American Express Ordered to Fix Security After Employee Spied on Customer

The Australian Privacy Commissioner ordered American Express to fix security weaknesses in five of its data systems after finding the company failed to protect against insider threats. An employee was able to spy on a customer's information because the company didn't have proper restrictions on which employees could access specific customer data.

This was especially concerning for vulnerable and high profile customers who need extra privacy protection. This affects American Express cardholders, particularly those in Australia where this investigation took place.

If you have an American Express card, this means employees may have had access to your account information, transaction history, and personal details even when they had no legitimate business reason to view it. The privacy investigation revealed that the company's security systems were not strong enough to prevent curious or malicious employees from snooping on customer accounts.

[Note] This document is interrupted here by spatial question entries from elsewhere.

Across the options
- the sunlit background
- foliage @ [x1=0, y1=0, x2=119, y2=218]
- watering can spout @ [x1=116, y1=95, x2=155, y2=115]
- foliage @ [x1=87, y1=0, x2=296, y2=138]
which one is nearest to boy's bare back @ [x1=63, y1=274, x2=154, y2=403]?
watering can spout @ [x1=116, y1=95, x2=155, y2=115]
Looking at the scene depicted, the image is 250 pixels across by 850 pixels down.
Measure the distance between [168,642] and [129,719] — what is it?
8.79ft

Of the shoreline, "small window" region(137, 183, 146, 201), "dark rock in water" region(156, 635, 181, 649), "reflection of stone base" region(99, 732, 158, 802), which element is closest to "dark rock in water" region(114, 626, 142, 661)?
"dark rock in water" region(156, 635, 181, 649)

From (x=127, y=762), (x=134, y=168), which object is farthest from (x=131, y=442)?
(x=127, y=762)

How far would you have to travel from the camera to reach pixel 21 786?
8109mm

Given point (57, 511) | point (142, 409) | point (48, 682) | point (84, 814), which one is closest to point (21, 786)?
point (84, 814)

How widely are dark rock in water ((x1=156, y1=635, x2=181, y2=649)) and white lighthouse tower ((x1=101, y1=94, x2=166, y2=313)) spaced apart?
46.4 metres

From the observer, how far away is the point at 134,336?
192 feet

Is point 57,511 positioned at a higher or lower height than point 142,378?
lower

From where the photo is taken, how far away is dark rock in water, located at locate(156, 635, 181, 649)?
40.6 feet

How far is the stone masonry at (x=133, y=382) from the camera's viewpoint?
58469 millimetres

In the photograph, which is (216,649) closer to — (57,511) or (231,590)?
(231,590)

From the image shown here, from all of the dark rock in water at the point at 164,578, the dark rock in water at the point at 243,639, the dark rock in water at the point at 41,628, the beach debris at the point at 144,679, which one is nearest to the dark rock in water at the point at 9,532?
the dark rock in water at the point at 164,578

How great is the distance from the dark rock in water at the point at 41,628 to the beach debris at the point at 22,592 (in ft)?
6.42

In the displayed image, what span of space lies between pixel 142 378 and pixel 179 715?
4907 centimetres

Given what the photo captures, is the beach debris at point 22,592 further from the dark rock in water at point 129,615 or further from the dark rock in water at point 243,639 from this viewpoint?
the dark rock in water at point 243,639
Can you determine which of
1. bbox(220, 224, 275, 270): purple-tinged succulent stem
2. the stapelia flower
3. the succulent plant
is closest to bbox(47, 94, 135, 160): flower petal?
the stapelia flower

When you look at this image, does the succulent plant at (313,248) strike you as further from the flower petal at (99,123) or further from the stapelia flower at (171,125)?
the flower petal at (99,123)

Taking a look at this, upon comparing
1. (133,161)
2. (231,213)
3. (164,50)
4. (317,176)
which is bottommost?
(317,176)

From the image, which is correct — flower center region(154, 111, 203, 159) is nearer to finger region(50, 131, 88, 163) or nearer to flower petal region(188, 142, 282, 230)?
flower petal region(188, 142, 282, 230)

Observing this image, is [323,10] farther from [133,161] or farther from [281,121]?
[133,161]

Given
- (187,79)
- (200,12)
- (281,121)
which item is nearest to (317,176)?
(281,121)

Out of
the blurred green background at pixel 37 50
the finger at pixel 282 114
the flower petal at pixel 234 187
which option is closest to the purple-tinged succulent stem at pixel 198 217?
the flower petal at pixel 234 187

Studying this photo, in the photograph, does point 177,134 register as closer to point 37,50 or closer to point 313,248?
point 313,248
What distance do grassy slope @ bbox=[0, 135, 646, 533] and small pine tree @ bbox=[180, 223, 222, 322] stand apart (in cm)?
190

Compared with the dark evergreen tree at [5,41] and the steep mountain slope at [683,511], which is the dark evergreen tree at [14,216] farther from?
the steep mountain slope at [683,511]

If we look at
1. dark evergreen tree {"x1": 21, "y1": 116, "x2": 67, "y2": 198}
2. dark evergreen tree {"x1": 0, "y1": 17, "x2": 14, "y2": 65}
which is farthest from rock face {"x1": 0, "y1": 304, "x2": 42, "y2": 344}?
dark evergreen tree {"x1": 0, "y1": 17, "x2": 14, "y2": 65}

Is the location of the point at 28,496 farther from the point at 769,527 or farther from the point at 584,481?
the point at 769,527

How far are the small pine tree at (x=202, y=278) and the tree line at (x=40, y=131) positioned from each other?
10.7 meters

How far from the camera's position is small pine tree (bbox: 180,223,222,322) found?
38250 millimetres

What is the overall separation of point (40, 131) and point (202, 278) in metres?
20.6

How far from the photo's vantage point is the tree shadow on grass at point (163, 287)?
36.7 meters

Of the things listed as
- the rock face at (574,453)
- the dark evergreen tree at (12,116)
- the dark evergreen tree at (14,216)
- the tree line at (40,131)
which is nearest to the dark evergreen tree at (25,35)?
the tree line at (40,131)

If you're an American Express cardholder, here's what to do:

1. Review your recent account statements carefully for any unauthorized transactions or suspicious activity.
2. Check your account settings and ensure all contact information is current so you receive alerts about account changes.
3. Consider setting up transaction alerts through the American Express app or website so you're notified of every purchase.
4. If you notice anything unusual on your account, contact American Express immediately and ask for a detailed review of who accessed your account information. For broader protection with any financial account, remember that insider threats are real. Employees at banks, credit card companies, and other financial institutions sometimes abuse their access to customer data. Choose companies that take privacy seriously, enable all available security features on your accounts, and monitor your statements regularly. If a company experiences a privacy violation or gets ordered to improve security, that's actually a good sign that regulators are watching and forcing improvements.